**Central question: Is there a relation between a country's Gross Domestrict Product (GDP) and its income inequality?**

The Gini coefficient is a measure of the inequality of the income distribution in a population. Higher values
indicate a higher level of inequality.

In [30]:
import pandas as pd
import numpy as np
import matplotlib.pyplot as plt

#Import dataframes

gdp_path = '/content/drive/MyDrive/Datasets/gdp-per-capita-maddison-2020.csv'
df_gdp = pd.read_csv(gdp_path)

economic_inequality_path = '/content/drive/MyDrive/Datasets/economic-inequality-gini-index.csv'
df_economic_inequality = pd.read_csv(economic_inequality_path)



In [31]:
#GDP per capita measures the economic output of a nation per person. 
df_gdp
df_gdp.drop(columns='417485-annotations', inplace=True)

In [32]:
#De gini-coëfficiënt is doorgaans een getal tussen 0 en 1 en wordt soms uitgedrukt als percentage. 
#De waarde 0 correspondeert hierbij met volkomen gelijkheid en 1 correspondeert met volkomen ongelijkheid. 

df_economic_inequality

Unnamed: 0,Entity,Code,Year,Gini coefficient
0,Albania,ALB,1996,0.270103
1,Albania,ALB,2002,0.317390
2,Albania,ALB,2005,0.305957
3,Albania,ALB,2008,0.299847
4,Albania,ALB,2012,0.289605
...,...,...,...,...
2120,Zambia,ZMB,2010,0.556215
2121,Zambia,ZMB,2015,0.571361
2122,Zimbabwe,ZWE,2011,0.431536
2123,Zimbabwe,ZWE,2017,0.443371


To be able to answer this question you would want to calculate the "correlation coefficient" of the GDP and the Gini coefficient. But before you can do that you may need to resample the data so a correlation coefficient can be calculated.

In [39]:
#Merge tables on 'Entity' and 'Year'
left_merged = pd.merge(df_gdp, df_economic_inequality, how="left", on=['Entity', 'Year'])
new_df = left_merged[['GDP per capita', 'Gini coefficient']].dropna()
new_df.head(5)

Unnamed: 0,GDP per capita,Gini coefficient
121,3965.685303,0.270103
127,5608.962402,0.31739
130,6858.466797,0.305957
133,8522.129883,0.299847
137,9592.0,0.289605


In [40]:
#Calculate the correlation coefficient

new_df.corr()

Unnamed: 0,GDP per capita,Gini coefficient
GDP per capita,1.0,-0.432258
Gini coefficient,-0.432258,1.0


**Interpretation of the result:**
A Pearson Correlation of -0.43 refers to a low negative correlation. Meaning that the higher the GDP per capita, the lower the Gini coefficient. So in other words, the higher the economic output per capita, the lower the economic inequality in the respective country.  

In [41]:
#Do we have enough data to make this significant (p-value)?
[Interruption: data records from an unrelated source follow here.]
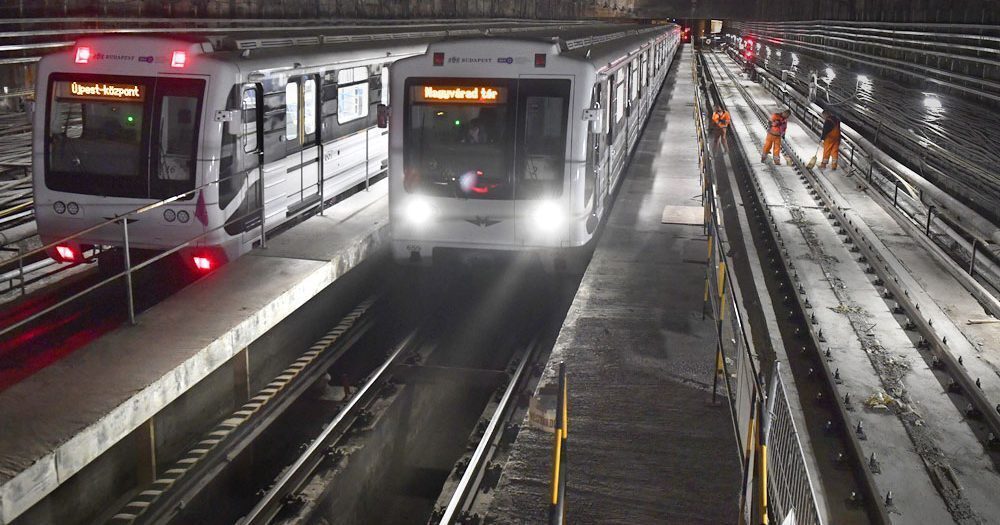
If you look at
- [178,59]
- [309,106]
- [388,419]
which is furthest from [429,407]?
[309,106]

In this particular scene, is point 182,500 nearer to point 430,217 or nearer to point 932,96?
point 430,217

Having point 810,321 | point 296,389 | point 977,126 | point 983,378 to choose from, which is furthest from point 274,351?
point 977,126

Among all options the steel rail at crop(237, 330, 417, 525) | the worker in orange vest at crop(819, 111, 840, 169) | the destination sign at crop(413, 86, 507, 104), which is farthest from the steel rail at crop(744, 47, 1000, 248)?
the steel rail at crop(237, 330, 417, 525)

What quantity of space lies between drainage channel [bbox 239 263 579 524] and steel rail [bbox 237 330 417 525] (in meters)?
0.01

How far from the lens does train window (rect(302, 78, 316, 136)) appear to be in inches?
515

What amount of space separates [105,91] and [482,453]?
600cm

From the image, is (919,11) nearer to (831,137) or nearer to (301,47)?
(831,137)

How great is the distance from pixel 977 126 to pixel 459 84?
930cm

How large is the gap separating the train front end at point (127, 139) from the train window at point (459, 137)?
7.65ft

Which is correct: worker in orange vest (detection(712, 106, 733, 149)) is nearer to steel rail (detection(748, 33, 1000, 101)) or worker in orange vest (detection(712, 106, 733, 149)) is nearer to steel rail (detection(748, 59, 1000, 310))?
steel rail (detection(748, 33, 1000, 101))

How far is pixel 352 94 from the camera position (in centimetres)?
1479

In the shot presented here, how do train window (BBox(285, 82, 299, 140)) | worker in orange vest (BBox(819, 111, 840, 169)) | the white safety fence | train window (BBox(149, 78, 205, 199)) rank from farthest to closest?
worker in orange vest (BBox(819, 111, 840, 169))
train window (BBox(285, 82, 299, 140))
train window (BBox(149, 78, 205, 199))
the white safety fence

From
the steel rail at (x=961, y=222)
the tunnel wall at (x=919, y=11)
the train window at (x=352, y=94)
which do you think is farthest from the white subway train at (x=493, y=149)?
the tunnel wall at (x=919, y=11)

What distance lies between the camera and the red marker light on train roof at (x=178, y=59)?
10.8m
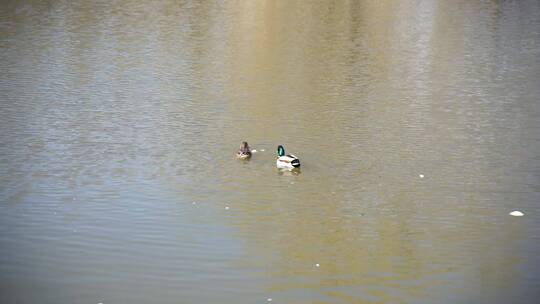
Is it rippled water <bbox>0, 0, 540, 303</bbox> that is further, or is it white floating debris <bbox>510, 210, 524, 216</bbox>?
white floating debris <bbox>510, 210, 524, 216</bbox>

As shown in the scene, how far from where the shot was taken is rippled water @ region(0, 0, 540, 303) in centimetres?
1194

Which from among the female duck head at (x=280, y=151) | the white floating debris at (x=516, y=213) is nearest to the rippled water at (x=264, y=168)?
the white floating debris at (x=516, y=213)

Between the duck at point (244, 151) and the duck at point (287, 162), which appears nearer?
the duck at point (287, 162)

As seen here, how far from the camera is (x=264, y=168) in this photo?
16812mm

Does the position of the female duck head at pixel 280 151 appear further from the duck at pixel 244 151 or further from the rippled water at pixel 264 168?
the duck at pixel 244 151

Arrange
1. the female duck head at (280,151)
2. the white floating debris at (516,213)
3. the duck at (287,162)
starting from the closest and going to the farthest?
the white floating debris at (516,213), the duck at (287,162), the female duck head at (280,151)

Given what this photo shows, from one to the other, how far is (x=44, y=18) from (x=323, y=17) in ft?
36.6

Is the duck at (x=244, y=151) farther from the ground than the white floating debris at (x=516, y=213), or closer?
farther from the ground

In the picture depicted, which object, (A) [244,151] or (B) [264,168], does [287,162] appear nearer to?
(B) [264,168]

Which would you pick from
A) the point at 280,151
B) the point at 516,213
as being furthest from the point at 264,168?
the point at 516,213

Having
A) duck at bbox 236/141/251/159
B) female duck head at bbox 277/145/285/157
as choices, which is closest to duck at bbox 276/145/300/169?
female duck head at bbox 277/145/285/157

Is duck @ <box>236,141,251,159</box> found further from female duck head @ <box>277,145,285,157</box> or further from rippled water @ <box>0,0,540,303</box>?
female duck head @ <box>277,145,285,157</box>

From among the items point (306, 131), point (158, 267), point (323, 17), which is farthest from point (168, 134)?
point (323, 17)

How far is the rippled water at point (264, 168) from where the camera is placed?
39.2 feet
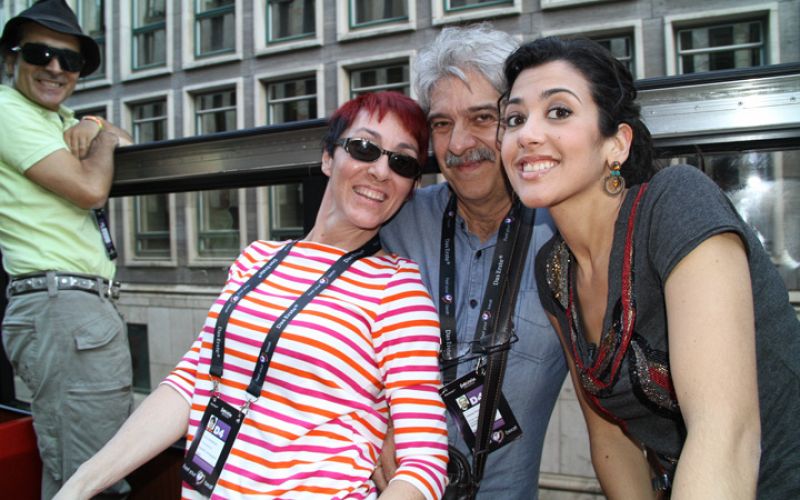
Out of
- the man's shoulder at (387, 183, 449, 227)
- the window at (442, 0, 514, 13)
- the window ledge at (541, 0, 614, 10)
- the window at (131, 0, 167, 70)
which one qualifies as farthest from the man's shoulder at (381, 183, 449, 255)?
the window at (131, 0, 167, 70)

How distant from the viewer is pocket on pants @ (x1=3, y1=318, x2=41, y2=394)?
204 centimetres

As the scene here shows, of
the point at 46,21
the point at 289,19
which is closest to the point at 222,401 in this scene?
the point at 46,21

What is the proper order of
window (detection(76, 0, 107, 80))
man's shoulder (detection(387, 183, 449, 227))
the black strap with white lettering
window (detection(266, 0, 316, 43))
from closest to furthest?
man's shoulder (detection(387, 183, 449, 227))
the black strap with white lettering
window (detection(266, 0, 316, 43))
window (detection(76, 0, 107, 80))

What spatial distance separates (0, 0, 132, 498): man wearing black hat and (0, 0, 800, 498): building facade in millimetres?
6912

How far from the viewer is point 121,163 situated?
2387mm

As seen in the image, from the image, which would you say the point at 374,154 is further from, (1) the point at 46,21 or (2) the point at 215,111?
(2) the point at 215,111

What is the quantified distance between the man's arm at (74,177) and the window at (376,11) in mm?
8518

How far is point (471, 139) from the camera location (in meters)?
1.66

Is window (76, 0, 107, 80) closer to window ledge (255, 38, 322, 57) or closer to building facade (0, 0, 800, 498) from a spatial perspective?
building facade (0, 0, 800, 498)

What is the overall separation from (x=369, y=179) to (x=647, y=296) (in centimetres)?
76

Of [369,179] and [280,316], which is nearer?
[280,316]

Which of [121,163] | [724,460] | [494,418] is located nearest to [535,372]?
[494,418]

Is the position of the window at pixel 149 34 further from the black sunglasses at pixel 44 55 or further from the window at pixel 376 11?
the black sunglasses at pixel 44 55

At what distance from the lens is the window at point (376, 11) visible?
1012cm
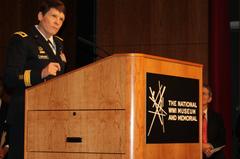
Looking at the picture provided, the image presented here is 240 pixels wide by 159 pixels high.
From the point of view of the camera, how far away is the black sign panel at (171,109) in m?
2.81

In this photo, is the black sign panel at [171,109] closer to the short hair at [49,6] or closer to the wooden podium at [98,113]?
the wooden podium at [98,113]

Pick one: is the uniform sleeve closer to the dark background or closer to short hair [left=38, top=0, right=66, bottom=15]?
short hair [left=38, top=0, right=66, bottom=15]

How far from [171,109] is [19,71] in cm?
80

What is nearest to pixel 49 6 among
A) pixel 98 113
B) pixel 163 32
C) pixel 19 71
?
pixel 19 71

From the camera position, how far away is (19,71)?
3.02m

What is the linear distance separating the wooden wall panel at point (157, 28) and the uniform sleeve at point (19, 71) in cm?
412

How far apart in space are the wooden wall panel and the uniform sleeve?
4.12 meters

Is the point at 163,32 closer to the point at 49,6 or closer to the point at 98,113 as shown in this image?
the point at 49,6

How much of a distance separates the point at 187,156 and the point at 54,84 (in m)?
0.79

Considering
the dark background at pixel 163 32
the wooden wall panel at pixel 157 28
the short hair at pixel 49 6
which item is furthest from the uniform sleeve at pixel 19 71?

from scipy.stats import pearsonr
pearsonr(new_df['GDP per capita'], new_df['Gini coefficient'])


(-0.4322580717577245, 2.705271601736767e-83)

The above shows the same correlation coefficient (-0,43) together with a p-value of 2.71e-83. When the p-value is below 0.5 we consider it as significant. So in our case we can conclude that there is a significant linear association between the two variables.